Personne ne souhaitait une guerre mondiale contre les États-Unis au moment de la guerre d’Irak ; personne ne souhaite attaquer l’Arabie saoudite avec des armes nucléaires. L’émotion légitime face à l’agression russe conduit parfois à des positions irresponsables. Il n’est pas étonnant que les va-t-en-guerre des deux guerres contre l’Irak soient ceux qui souhaitent faire une guerre par procuration à la Russie alors même que les voies diplomatiques n’ont pas été épuisées.

Il s’agit de ne pas confondre morale et géopolitique. Le monde est rempli de dirigeants non démocratiques, sanguinaires, qui sont délétères pour leur peuple. V. Poutine est bien évidemment à la tête d’une kleptocratie dictatoriale et il serait bon que les Russes puissent choisir une personne plus respectueuse des droits pour les diriger. Selon une phrase apocryphe attribuée à Franklin D. Roosevelt, en parlant d’un dictateur en Amérique latine ce Président aurait dit : « c’est un fils de p… mais c’est notre fils de p… »3.

Cette phrase apocryphe et vulgaire résume mieux la géopolitique que les offuscations morales ou pseudo-morales. Vladimir Poutine est un criminel de guerre tout comme George W. Bush ou même Joe Biden, qui laisse des enfants mourir alors qu’une aide alimentaire conséquente pourrait être acheminée en Afghanistan et qu’il serait possible d’arrêter les massacres des Saoudiens au Yémen. On ne fait pas de bonne politique en passant par l’insulte sélective et en oubliant ses propres turpitudes. Il est plus important, pour vraiment aider les populations ukrainiennes, d’obtenir l’arrêt des combats en Ukraine et le retrait des troupes russes que de saigner la Russie avec qui, quel que soit son « régime », nous devrons vivre. Hélas, il faut parler avec le diable.

Pierre Guerlain


1. Voir la vidéo du Monde : « Face à Poutine, les attitudes opposées de Macron et de Biden ».

2. Lire l’entretien accordé au magazine The Atlantic : “The Obama Doctrine” (avril 2016), pendant lequel A. Blinken déclarait : « le fait est que l’Ukraine qui n’appartient pas à l’OTAN va être vulnérable face à la domination militaire de la Russie quoi que nous fassions ».

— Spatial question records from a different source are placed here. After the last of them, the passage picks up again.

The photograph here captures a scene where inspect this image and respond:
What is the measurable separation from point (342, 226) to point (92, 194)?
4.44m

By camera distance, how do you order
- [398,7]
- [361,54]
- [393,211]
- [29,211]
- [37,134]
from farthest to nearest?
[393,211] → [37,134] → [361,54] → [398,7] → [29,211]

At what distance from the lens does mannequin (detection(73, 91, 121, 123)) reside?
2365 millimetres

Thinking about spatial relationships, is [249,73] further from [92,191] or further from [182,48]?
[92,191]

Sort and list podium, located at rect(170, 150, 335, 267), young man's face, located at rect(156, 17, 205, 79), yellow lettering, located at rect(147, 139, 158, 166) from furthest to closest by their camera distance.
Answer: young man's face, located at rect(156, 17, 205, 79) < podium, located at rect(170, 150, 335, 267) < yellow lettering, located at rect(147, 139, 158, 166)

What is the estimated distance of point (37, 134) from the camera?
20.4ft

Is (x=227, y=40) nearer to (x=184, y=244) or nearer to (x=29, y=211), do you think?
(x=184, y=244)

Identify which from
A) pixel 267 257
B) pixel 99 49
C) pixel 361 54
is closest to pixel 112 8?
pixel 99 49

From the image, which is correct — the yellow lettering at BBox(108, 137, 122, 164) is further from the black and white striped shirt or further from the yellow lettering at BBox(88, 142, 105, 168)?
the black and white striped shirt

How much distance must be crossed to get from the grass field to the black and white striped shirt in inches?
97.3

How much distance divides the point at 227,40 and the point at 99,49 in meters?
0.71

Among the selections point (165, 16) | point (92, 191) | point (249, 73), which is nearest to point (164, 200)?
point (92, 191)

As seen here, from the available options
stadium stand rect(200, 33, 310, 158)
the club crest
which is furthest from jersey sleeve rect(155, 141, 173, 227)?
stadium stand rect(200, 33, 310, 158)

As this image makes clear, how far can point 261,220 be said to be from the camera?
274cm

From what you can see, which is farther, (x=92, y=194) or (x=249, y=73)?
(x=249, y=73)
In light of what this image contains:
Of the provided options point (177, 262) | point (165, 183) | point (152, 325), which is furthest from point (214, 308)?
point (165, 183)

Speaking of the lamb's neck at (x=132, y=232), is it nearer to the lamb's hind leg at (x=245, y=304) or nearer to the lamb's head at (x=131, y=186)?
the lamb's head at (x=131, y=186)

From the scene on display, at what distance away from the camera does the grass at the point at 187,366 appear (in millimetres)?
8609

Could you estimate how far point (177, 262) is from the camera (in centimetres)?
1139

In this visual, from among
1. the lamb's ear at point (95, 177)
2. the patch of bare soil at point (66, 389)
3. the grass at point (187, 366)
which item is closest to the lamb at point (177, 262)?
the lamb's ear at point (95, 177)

3. En 1939, le président Franklin D. Roosevelt aurait dit à propos d’Anastasio Somoza García, dictateur du Nicaragua : “He may be a bastard, but he’s our bastard.”. D’autres versions existent, qui remplaçent “bastard” par “son of a bitch”… Toutefois, selon l’historien Andrew Crawley, cette déclaration apocryphe serait un mythe créé par A. Somoza lui-même. Lire : Somoza and Roosevelt: Good Neighbour Diplomacy in Nicaragua, 1933-1945 (2007).